6.Stuffing product into casings: Inoculated product should be stuffed into casing as usual to approximate normal production procedures. A shorter length may be used as long as the length is approximately twice the diameter of the stuffed casing.
7.Sample size, sampling time, sampling location and number of samples to test: Select two sausage sticks at the end of the drying period (finished product). From each stick selected, cut multiple cross-sectional slices from multiple locations on each stick to a final analytical sample weight of 25 g per stick.
8. Methods of microbial analysis: Blend each of the two 25 gram samples (one per stick) in separate 225 ml portions of buffered peptone water. Serially dilute the homogenates in buffered peptone water and surface plat 0.1ml portions from the dilutions onto MSA plates in duplicate. Count plates after incubation at 42°C overnight. Confirm 5-10 randomly selected colonies by serological and biochemical methods as necessary. Report count per gram of finished product. Report initial inoculum level.

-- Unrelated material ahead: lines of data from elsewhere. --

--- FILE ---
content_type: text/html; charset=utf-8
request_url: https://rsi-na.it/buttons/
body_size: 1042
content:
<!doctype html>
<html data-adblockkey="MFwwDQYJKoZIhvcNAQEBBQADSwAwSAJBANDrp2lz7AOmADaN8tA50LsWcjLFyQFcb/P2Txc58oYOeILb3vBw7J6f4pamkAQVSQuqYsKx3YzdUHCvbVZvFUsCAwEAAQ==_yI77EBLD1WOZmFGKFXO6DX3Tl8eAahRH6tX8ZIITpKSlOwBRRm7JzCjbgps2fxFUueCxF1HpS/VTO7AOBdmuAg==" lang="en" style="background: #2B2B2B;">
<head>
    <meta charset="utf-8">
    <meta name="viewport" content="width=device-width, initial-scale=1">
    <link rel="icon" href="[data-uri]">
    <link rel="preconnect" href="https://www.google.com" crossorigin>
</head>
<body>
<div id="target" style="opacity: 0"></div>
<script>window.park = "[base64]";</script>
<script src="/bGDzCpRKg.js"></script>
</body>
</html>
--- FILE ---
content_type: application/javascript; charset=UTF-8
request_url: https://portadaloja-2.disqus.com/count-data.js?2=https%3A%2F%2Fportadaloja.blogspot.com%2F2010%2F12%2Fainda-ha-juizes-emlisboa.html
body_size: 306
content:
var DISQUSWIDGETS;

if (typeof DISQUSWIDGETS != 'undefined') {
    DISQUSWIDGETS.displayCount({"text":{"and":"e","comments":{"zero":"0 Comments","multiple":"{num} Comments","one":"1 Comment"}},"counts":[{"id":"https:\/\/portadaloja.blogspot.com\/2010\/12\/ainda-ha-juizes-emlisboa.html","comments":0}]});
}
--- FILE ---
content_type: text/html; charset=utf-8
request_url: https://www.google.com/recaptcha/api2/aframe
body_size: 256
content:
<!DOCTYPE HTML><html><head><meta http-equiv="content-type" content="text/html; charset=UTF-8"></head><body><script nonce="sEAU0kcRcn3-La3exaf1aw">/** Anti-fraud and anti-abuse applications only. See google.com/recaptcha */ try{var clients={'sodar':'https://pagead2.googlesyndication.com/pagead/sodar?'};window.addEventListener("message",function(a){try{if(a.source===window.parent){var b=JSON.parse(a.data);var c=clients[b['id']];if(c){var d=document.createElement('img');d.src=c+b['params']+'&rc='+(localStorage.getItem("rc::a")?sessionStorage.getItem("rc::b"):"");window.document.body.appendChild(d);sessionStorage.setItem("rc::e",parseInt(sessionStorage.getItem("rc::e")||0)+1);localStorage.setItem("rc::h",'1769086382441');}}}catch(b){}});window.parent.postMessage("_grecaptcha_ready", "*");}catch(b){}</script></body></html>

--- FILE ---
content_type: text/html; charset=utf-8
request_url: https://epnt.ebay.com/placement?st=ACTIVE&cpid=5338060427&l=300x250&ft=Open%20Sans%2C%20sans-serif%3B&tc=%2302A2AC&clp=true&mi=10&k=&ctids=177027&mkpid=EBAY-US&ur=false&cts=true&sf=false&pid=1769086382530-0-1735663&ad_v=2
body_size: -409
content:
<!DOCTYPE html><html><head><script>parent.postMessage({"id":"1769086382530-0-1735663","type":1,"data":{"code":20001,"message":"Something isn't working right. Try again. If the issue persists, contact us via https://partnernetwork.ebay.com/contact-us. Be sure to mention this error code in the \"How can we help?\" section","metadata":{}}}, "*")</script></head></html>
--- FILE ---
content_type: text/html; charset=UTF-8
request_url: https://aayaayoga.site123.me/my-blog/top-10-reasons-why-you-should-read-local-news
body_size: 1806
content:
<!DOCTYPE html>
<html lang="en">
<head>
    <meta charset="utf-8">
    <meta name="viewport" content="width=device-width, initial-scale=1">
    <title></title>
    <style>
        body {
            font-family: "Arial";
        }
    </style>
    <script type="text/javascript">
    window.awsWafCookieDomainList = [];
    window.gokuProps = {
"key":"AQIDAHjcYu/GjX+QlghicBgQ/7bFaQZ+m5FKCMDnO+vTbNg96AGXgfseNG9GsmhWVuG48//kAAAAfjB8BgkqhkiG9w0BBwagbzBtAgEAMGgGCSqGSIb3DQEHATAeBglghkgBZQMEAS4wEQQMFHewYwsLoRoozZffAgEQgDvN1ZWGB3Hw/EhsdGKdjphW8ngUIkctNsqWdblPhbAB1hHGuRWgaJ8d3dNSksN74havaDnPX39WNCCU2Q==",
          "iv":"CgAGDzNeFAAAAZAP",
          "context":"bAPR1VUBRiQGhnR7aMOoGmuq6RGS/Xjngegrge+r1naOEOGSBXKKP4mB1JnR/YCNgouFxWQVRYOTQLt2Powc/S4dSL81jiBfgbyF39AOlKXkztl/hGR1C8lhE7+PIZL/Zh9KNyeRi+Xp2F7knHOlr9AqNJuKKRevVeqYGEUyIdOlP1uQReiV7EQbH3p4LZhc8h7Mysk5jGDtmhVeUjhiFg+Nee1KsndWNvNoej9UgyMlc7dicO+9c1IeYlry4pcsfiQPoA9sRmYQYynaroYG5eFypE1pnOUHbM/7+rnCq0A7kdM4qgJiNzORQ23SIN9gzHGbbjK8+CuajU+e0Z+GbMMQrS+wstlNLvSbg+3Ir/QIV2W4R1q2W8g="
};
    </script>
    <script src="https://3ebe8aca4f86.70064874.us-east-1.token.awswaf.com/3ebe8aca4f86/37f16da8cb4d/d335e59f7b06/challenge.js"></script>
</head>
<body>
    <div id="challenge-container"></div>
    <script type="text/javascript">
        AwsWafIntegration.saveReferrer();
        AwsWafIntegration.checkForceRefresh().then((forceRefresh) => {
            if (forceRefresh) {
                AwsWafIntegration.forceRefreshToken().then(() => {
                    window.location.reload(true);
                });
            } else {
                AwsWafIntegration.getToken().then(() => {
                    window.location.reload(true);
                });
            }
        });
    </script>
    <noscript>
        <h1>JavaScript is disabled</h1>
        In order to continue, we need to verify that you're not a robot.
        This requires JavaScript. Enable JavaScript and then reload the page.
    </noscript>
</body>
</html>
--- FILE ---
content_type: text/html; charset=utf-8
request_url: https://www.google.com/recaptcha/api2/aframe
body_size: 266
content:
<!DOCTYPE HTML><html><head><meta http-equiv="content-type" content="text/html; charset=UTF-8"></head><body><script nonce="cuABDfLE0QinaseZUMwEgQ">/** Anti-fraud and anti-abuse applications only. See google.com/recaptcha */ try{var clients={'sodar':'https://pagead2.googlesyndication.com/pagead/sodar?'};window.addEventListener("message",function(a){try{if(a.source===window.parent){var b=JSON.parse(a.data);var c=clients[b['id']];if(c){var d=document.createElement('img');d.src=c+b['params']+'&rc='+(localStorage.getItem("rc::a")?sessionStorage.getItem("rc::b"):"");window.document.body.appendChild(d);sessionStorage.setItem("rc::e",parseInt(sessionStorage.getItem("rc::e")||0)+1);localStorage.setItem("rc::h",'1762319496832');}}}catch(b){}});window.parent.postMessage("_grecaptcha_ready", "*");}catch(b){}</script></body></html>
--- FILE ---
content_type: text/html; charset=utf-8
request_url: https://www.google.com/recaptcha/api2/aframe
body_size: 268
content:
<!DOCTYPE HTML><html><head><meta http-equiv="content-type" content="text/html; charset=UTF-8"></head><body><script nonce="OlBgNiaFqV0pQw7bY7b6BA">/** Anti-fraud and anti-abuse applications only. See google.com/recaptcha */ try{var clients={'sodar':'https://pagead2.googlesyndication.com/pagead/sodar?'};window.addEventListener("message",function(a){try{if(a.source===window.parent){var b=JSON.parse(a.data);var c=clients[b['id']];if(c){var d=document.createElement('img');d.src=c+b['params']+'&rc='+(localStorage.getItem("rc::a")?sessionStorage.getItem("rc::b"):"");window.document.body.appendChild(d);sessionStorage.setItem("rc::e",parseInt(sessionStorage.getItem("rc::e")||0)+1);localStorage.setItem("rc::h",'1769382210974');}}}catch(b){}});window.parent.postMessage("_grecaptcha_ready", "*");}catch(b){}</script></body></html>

9.Number of replicates: a minimum of three replicates of the study should be performed. Three separate formulation batches can, however, be processed concurrently following stuffing.
Therefore, total number of samples for microbiological analysis =
| Time zero (0) | = | 2 |
| After fermentation | = | 0 |
| During drying | = | 0 |
| End drying | = | 2 |
| 4 | ||
| Number of replicates | x | 3 |
| Total samples | 12 | |
10. Measurement of process parameters used to determine when a product is finished at each stage of production (process control criteria): Duplicate uninoculated samples of the product which are collected after stuffing and at each production stage should be assayed for moisture, fat, protein, salt content, pH, aw, and titratable acidity.
Therefore, total number of samples for additional analysis =
| Time zero (0) | = | 2 |
| After fermentation | = | 2 |
| During drying | = | 2 |
| End drying | = | 2 |
| 8 | ||
| Number of replicates | x | 3 |
| Total samples | 24 | |
Footnotes
- Footnote 1
-
Hinkens, J.C., et al, Validation of Pepperoni Processes for Control of Escherichia coli O157:H7, Journal of Food Protection, Vol. 59, No. 12, 1996, pp. 1260-1266.